Indahnya savana siang kemarin tak terlihat lagi. Dingin, menusuk hingga ke tulang. matahari pagi seakan tak berdaya. Panasnya kalah telak oleh lembutnya embun.
Pagi itu, Kibo dan Amm masih sibuk dengan mimpi masing-masing, terlelap hingga lupa menyapa mentari. Lelah dan dingin mungkin jadi penyebabnya.
Masih teringat jelas janji mereka bangun pagi malam sebelum terlelap. Janji yang kini teracuka, teringkari. Padahal matahari telah berada cukup tinggi. Gerombolan pendaki pun telah bersiap melahap tanjakan menujuh puncak.
Kibo adalah rekan sekaligus teman jalan saya. Di dekatnya saya merasa aman. Setiap akan melakukan perjalanan jauh, saya selalu berpesan padanya, “Pastika saya pulang dengan selamat!” Kata-kataku itu selalu dijawabnya dengan kalimat yang cukup menyakinkan. “Tenang saja, semua akan baik-baik saja selama kita tak berbuat hal yang salah.”
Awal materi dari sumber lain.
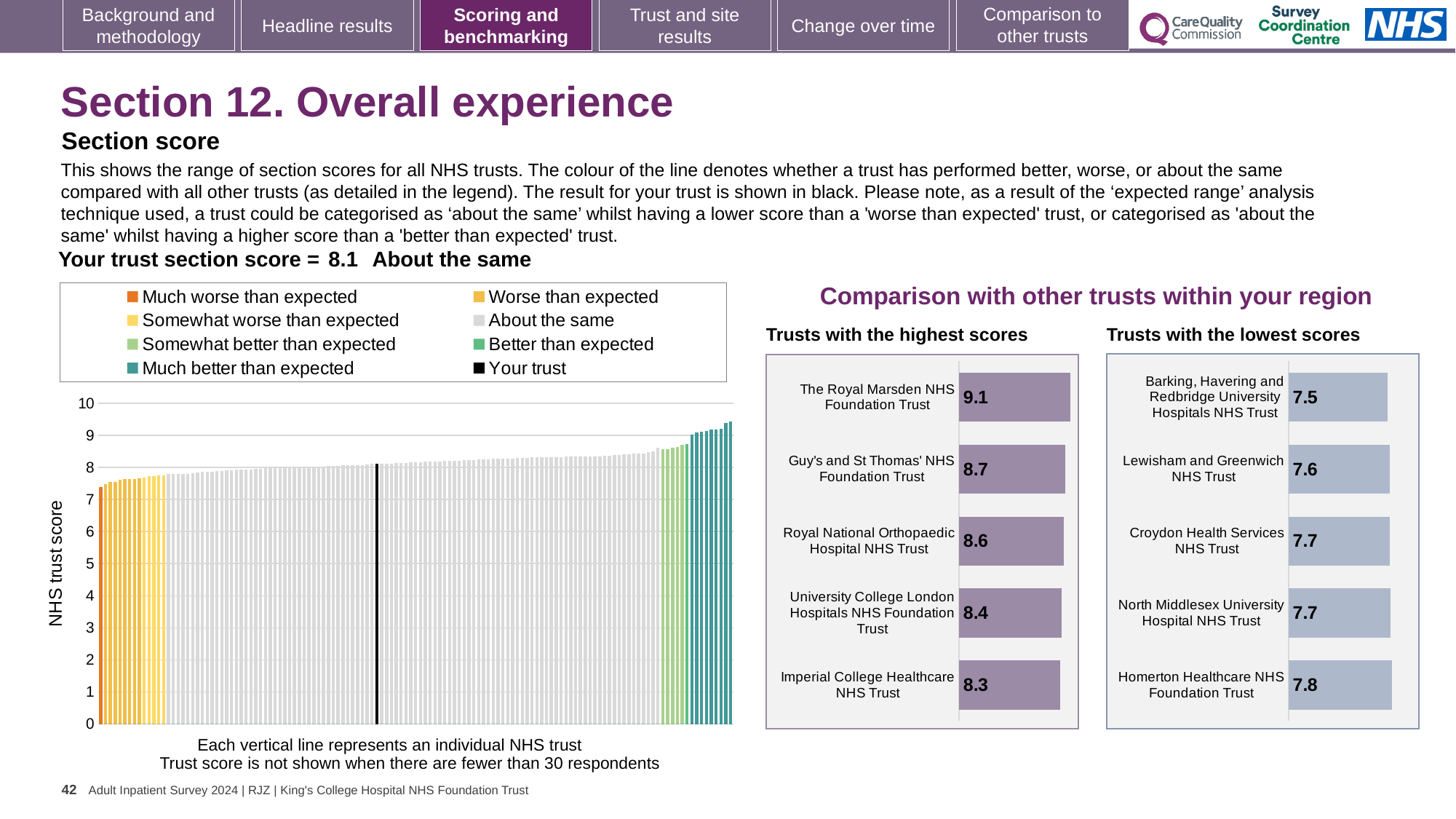
In the 'Trusts with the lowest scores' chart, which trust has the lowest score? Barking, Havering and Redbridge University Hospitals NHS Trust How many trusts are shown in the 'Trusts with the highest scores' chart? 5 In the 'Trusts with the highest scores' chart, which trust has the highest score? The Royal Marsden NHS Foundation Trust In the 'Trusts with the highest scores' chart, what is the difference between the scores of The Royal Marsden NHS Foundation Trust and Imperial College Healthcare NHS Trust? 0.8 In the 'NHS trust score' chart on the left, what is the section score for your trust (the black bar)? 8.1 In the 'Trusts with the highest scores' chart, what is the score for The Royal Marsden NHS Foundation Trust? 9.1 In the 'Trusts with the lowest scores' chart, what is the score for Barking, Havering and Redbridge University Hospitals NHS Trust? 7.5 In the 'Trusts with the highest scores' chart, which has the higher score: Guy's and St Thomas' NHS Foundation Trust or Royal National Orthopaedic Hospital NHS Trust? Guy's and St Thomas' NHS Foundation Trust How many entries does the legend of the 'NHS trust score' chart on the left list? 8 How many trusts are shown in the 'Trusts with the lowest scores' chart? 5 In the 'NHS trust score' chart on the left, do the trust scores rise or fall from left to right? Rise What kind of chart is the 'NHS trust score' chart on the left of the slide? Bar chart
Kemampuan navigasi dan surfivernya tak pernah saya ragukan. Pengalamannya sebagai anggota Mahasiswa Pecinta Alam (MAPALA) membuat ia menguasai beberapa hal tentang bertahan hidup dalam kondosi esktrim sekaligus.
Ia juga begitu mudah berteman dengan semua orang. Keakbaran yang ia bangun kadang memberi kami nasib baik. Diberi makan gratis atau diperbolehkan tinggal di rumah orang yang baru kami kenal.
Ia juga teman yang baik. Bersamanya saya membangun Dimensi Indonesia. Mengunjungi banyak dan keliling Indonesia adalah impian kami. Sesuatu yang kini mulai kami wujudkan.
Lombok jadi provinsi luar Sulawesi Selatan yang pertama Dimensi Indonesia kunjungi. Sebuah kota tempat gunung Rinjani berada. Gunung yang konon dihuni dewi anjani, telah berhasil mengundan ribuan orang kepuncangnya. Ia ibarat bunga semerbak yang mengundang serangga tuk mengisap madunya. Dan kami salah satu lebah itu.
Dan jatuh cinta adalah jatuh cinta. Dan saya jatuh cinta bahkan sebelum melihatnya. Dan semuanya dimulai hari itu, dari sebuah keinginan melampaui batas, keinginan menembus awan dan menyentu langit.